Documentation
SSL certificate concepts
What each file in the certies store does, how the pieces fit together, and how a server uses them to authenticate clients.
The chain of trust
Every certificate in this system is either a CA certificate or signed by the CA. The CA signature is what makes a client certificate trustworthy: a server that holds the CA certificate can verify that a client certificate was issued by the same authority.
CA certificate (self-signed)
|-- client certificate (alice/laptop)
|-- client certificate (alice/phone)
`-- client certificate (bob/desktop)
Files
ca/ca.key — CA private key
The CA private key signs every client certificate issued by the store. It is the most sensitive file: anyone who obtains it can issue certificates that your server will trust. It is stored with mode 0600 and should never leave the machine running certies.
ca/ca.crt — CA certificate
The CA certificate contains the CA public key and identity. This file is not secret and needs to be deployed to every server that will authenticate clients.
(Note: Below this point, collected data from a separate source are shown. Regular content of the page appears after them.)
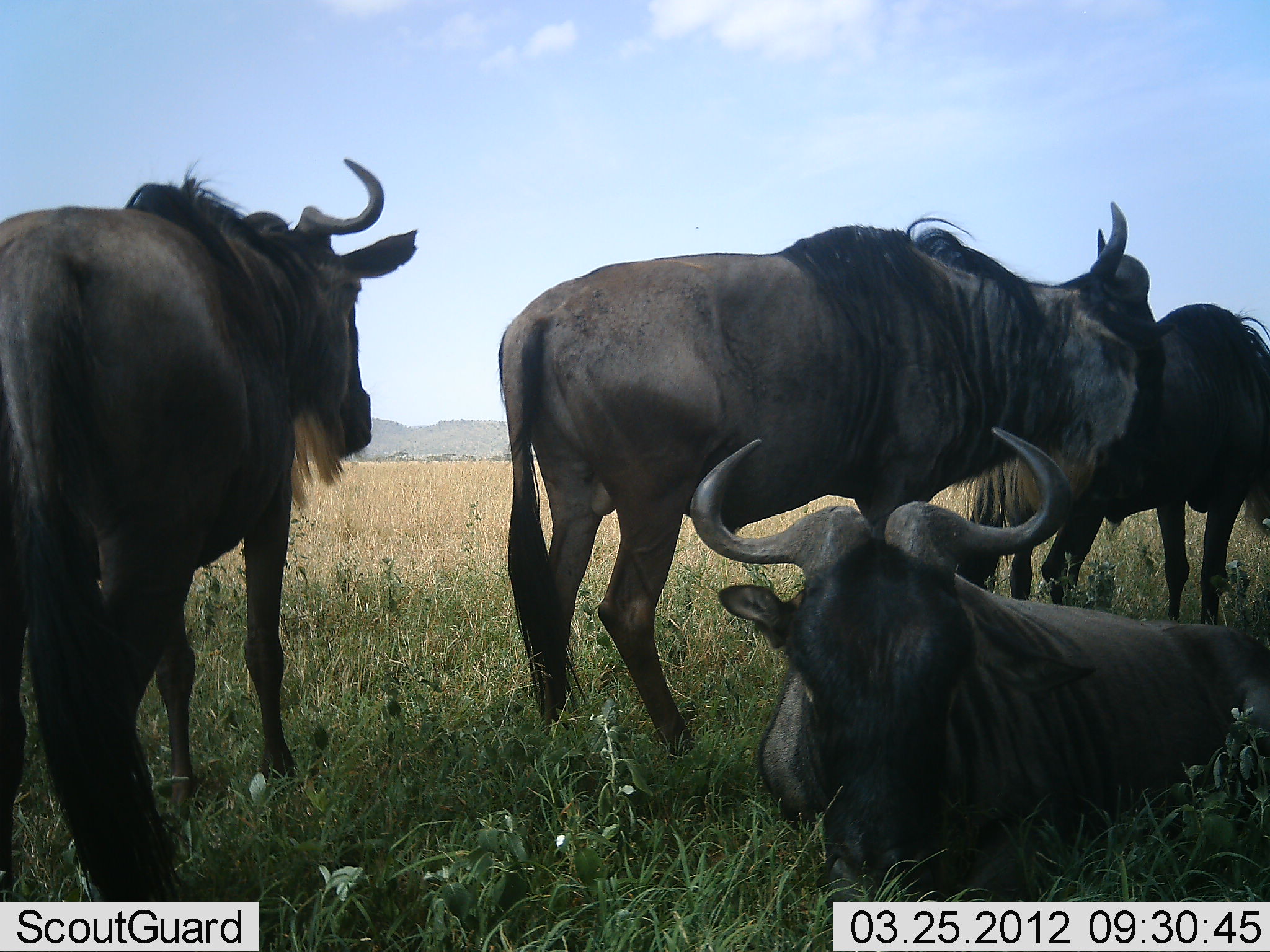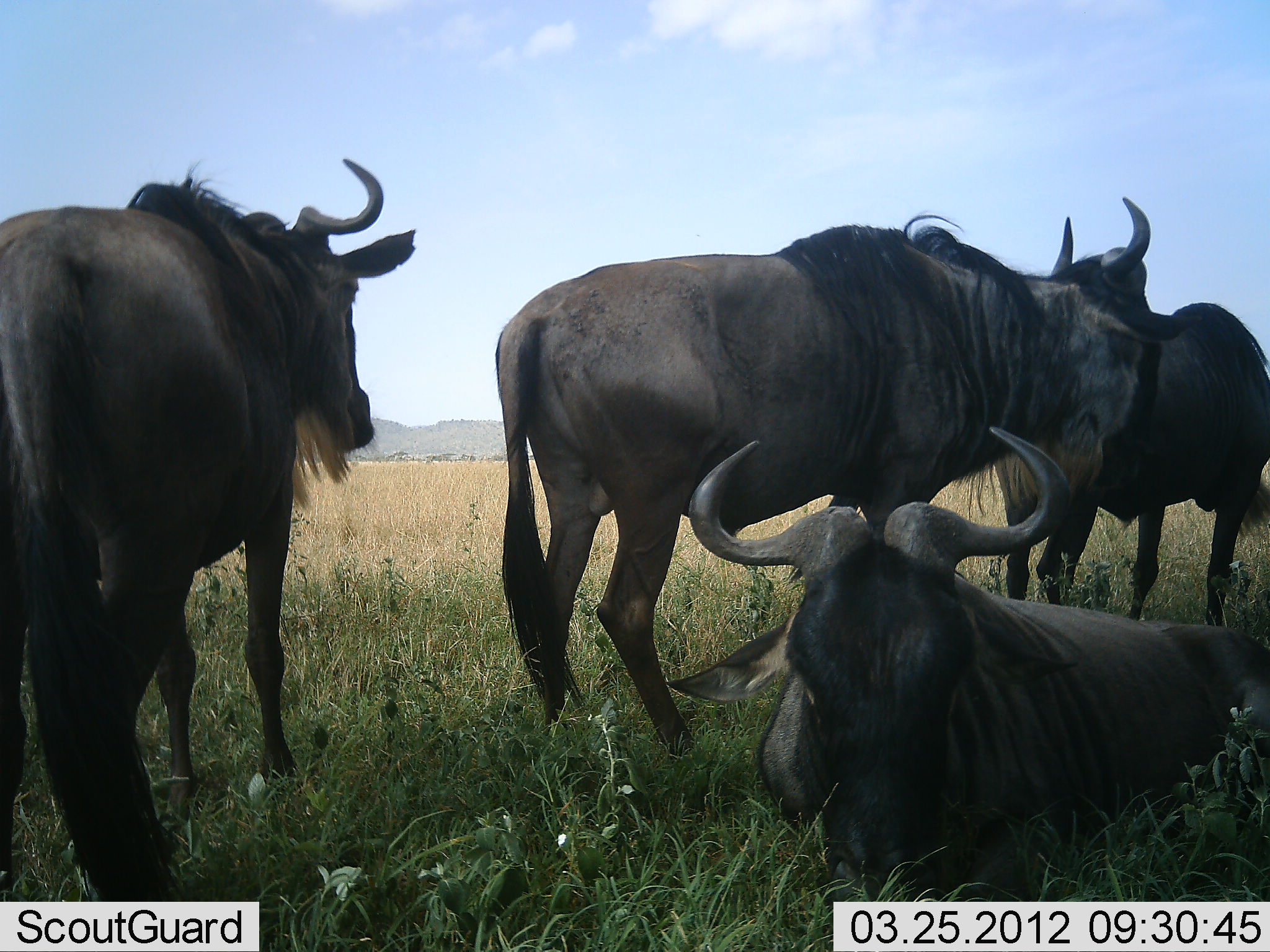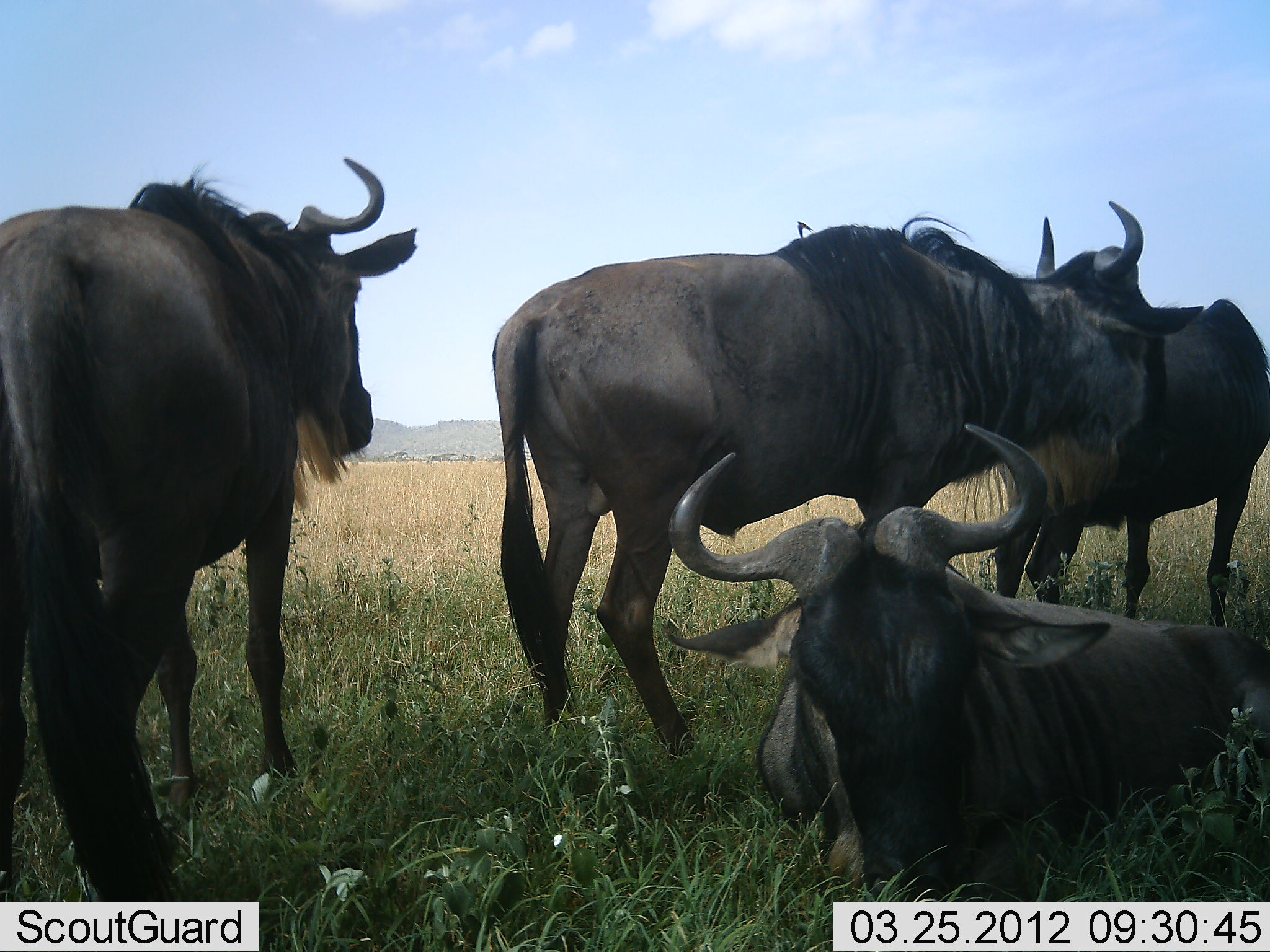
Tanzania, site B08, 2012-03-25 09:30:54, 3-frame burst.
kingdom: Animalia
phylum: Chordata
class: Mammalia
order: Artiodactyla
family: Bovidae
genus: Connochaetes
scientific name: Connochaetes taurinus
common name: blue wildebeest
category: wildebeest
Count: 4.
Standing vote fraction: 92%.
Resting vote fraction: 96%.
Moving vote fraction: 4%.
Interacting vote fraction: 20%.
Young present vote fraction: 0%.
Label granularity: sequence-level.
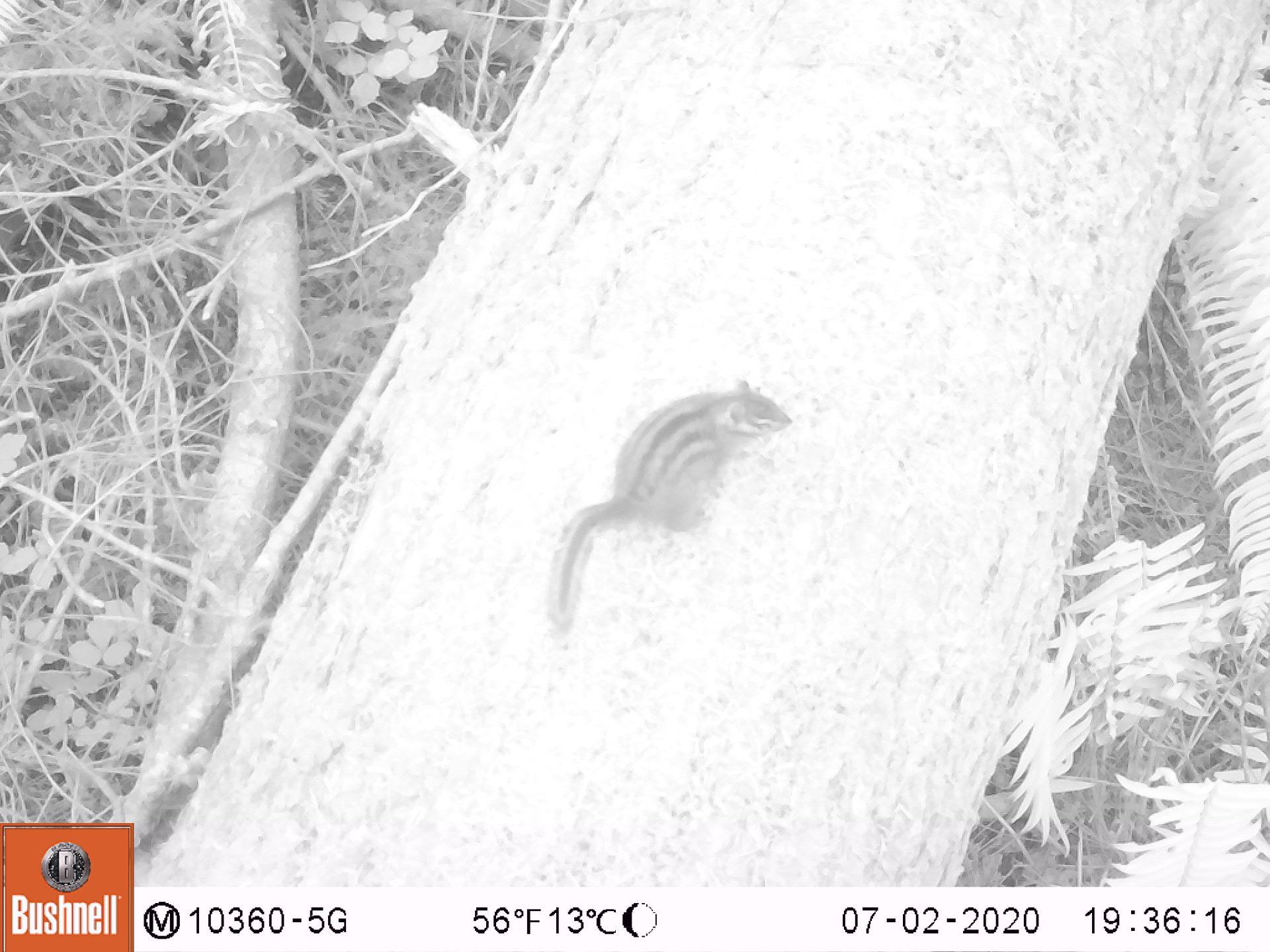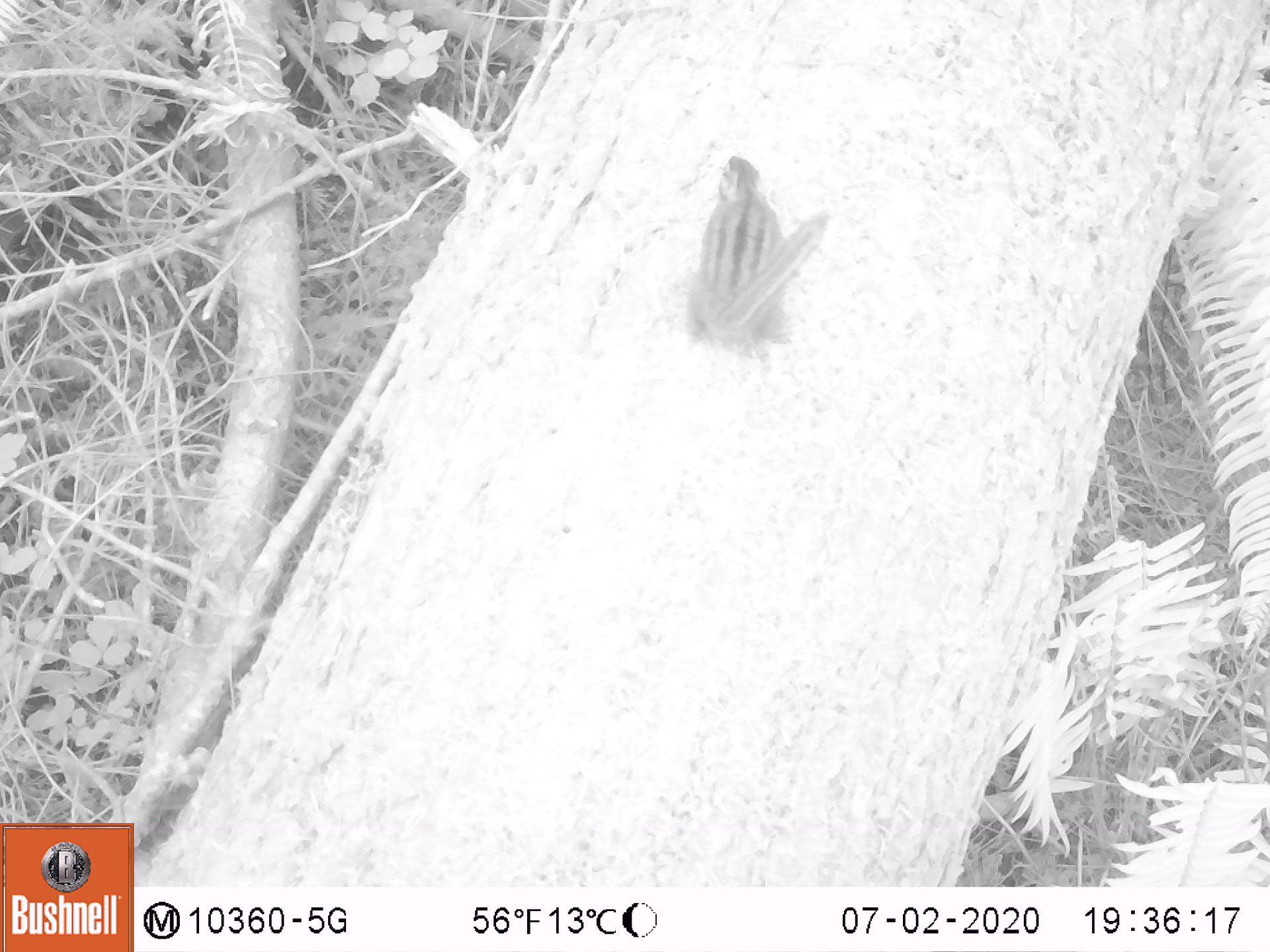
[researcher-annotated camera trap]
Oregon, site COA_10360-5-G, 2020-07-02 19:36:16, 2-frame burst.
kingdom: Animalia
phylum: Chordata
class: Mammalia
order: Rodentia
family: Sciuridae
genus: Neotamias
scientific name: Neotamias townsendii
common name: townsend's chipmunk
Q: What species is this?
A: Townsend's chipmunk (Neotamias townsendii).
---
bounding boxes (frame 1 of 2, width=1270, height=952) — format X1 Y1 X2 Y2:
townsend's chipmunk: 538 371 794 637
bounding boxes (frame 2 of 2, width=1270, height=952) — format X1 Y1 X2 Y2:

It is what the server uses to verify that a presented client certificate was signed by your CA.
The CA certificate has a long validity period and must be replaced along with all client certificates if it expires or is compromised.
clients/<client>/<device>/<device>.key — client private key
The client private key stays on the client device. During the TLS handshake, it proves that the client holds the private key corresponding to the public key in its certificate. If a key password was set at issuance, the file is encrypted with AES-256-CBC.
clients/<client>/<device>/<device>.crt — client certificate
The client certificate is signed by the CA and contains the client public key, identity, validity window, serial number, usage extensions, and the CA signature over those fields.
During a TLS handshake, the client presents this certificate to the server. The server checks the CA signature, verifies the serial is not in the CRL, and checks that the certificate has not expired.
clients/<client>/<device>/<device>.p12 — PKCS#12 bundle
The PKCS#12 bundle packages the client private key, client certificate, and CA certificate chain into one encrypted file. This is the file commonly imported into operating systems, browsers, VPN clients, and other software that supports client certificates.
crl/crl.pem — Certificate Revocation List
The CRL is a signed list of certificate serial numbers revoked before their expiry date. Servers that check the CRL reject any client certificate whose serial appears in it, even if the certificate itself is still within its validity window.
The CRL has its own validity window and must be regenerated or redeployed before it expires. certies regenerates it automatically whenever a certificate is revoked.
How client authentication works
- The server is configured with
ca.crtas its trusted CA andcrl.pemas its revocation list. - The client is provisioned with its
.p12bundle, or with separate.keyand.crtfiles. - The client presents its certificate during the TLS handshake.
- The server verifies the CA signature, expiry date, revocation status, and client-auth usage.
- The client proves ownership of the corresponding private key by signing handshake data.
If all checks pass, the server knows the client was explicitly issued a certificate by this CA and has not been revoked.
Revoking access
Deleting a certificate file does not revoke it. The client may still hold a copy, and the server has no way to know the file was deleted. To cut off access, run:
certies revoke <client> <device>
This adds the certificate serial to the revocation database and regenerates crl.pem. Deploy the updated CRL to the server so it rejects the revoked certificate on the next connection attempt.